I keep remembering back to birthday parties from a few years ago... we would have 50 parents and kids... everyone loved coming to our house or to a party we hosted. People looked at John and I as the model couple, we had the house, the cars, the friends, the supportive family. How did it all fall apart? My life is so very different now and somehow I lost the majority of my support system.
And now I feel like everything I do is doomed to failure... And I feel like my kids are the one's suffering for it. I know they want that "family" aspect of our life back too. When John and I get along and start talking on the phone, Jenna will ask "Are you and Daddy getting back together?". When Blue and I were together, they were constantly asking him when he was going to marry me and move to Texas. And God it's sooooo much work doing it all by myself. I just wish I had someone to share the everyday ups and downs... someone to sit next to at the end of the day and lean on. Usually, I overcompensate for that by spending a little of each evening cuddling with the kids on the couch and reviewing our day. Giggling and Sharing. Loving and Laughing.
Now, the kids will be with their Dad all this week for one of his two weeks this summer (he gets them again for a week in August). You would think I'd be excited about a prospect of no kids to take care of for an entire week. Instead I am just really sad and lonely.
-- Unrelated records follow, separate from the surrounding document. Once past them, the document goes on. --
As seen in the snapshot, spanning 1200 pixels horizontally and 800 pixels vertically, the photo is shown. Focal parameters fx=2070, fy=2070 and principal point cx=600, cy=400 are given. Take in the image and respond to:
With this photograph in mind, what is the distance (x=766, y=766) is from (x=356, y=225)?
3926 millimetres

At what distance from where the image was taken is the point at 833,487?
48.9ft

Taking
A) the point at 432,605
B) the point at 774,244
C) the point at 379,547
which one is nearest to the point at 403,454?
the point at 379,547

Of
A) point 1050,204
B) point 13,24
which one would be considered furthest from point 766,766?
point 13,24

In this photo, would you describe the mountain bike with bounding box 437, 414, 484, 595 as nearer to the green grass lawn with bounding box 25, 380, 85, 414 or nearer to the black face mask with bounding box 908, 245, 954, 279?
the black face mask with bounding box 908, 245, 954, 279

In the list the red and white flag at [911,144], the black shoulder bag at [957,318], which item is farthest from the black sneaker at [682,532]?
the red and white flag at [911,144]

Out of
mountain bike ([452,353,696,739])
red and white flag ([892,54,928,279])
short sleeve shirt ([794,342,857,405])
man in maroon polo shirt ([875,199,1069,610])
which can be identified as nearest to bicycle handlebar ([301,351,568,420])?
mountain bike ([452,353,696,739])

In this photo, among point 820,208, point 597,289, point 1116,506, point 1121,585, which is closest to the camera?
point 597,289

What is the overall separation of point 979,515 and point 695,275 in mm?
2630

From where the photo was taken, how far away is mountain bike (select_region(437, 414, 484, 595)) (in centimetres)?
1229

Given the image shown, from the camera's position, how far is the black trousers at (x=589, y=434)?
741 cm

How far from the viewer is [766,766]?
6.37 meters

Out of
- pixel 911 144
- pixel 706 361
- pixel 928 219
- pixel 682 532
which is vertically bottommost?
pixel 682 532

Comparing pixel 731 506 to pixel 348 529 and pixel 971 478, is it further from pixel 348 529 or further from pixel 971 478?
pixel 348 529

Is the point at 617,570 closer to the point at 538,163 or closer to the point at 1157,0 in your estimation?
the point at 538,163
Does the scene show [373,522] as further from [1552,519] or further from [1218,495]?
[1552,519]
And someday they will grow up and have lives of their own. And I guess just thinking about it... all that I've lost... all that I had planned for my life and haven't achieved... well it's overwhelming and depressing.
I really do hate my life sometimes.
Every night I battle with my children about going to bed and staying in bed.
Most night Jenna goes willingly and Nate is the one I fight with to go down... however Jenna gets up in the middle of the night and ends up in my bed, whereas Nate stays put all night (ONCE I finally get him to sleep).
The last couple of nights have been no different. Last night however, Nate stayed in his bed. I was shocked. At one point I thought I heard some rustling around in their room, but decided that it was okay, as long as they were staying in their room and eventually settled down.
At about 1 am, I finally headed to bed. I check in on Jenna and pulled the sheet up on her. She's in the bottom bunk. Then I climbed the ladder a bit to check on Nate.
There laid my little boy... sleeply soundly... in his sister's pink dance leotard, pink lace tu-tu and pink satin ballet slippers.
Sigh.
What is wrong with this kid? LMAO.
Some random fun pictures of Nate that I had to share. The first one is from two easters ago. He passed out in the middle of dinner. Hunting eggs is hard work!
The second one is from this past Christmas, I found this racecar for him on craigslist... like new and the pride and joy of a Gordan fan.
And then the final one, during the races here in Texas - my stepdad is a huge Gordan fan and has recruited Nate into the excitement.
Ha... This was totally Jenna's idea, and Nate cooperated (probably just excited his sister is being NICE to him for once). I laughed my mommy-ass off when they came into my room, Jenna following a blond-wigged Nate, calling him "Natalie" and saying "Mommy... I always wanted a SISTER!"
I'll let the pictures tell the rest of the story. God I love blackmail pictures. Ha.
Show us a holiday memory.
For this Vox Hunt I dug through 3 years of Shutterfly albums to find these pictures from happier days when the kids were really little and I was still married. It's almost hard to look at these and realize that all the hopes and dreams I had back then have all been flushed down the proverbial toilet. However, I got the best things out of these memories... my babies...
Per my holiday traditions blog a few days ago... we checked one off the list... Christmas Cookie Decorating. My sisters didn't get involved this year, too busy with their lives these days... but the kids and my mom and I had a blast. I love passing on a tradition like this to my kids.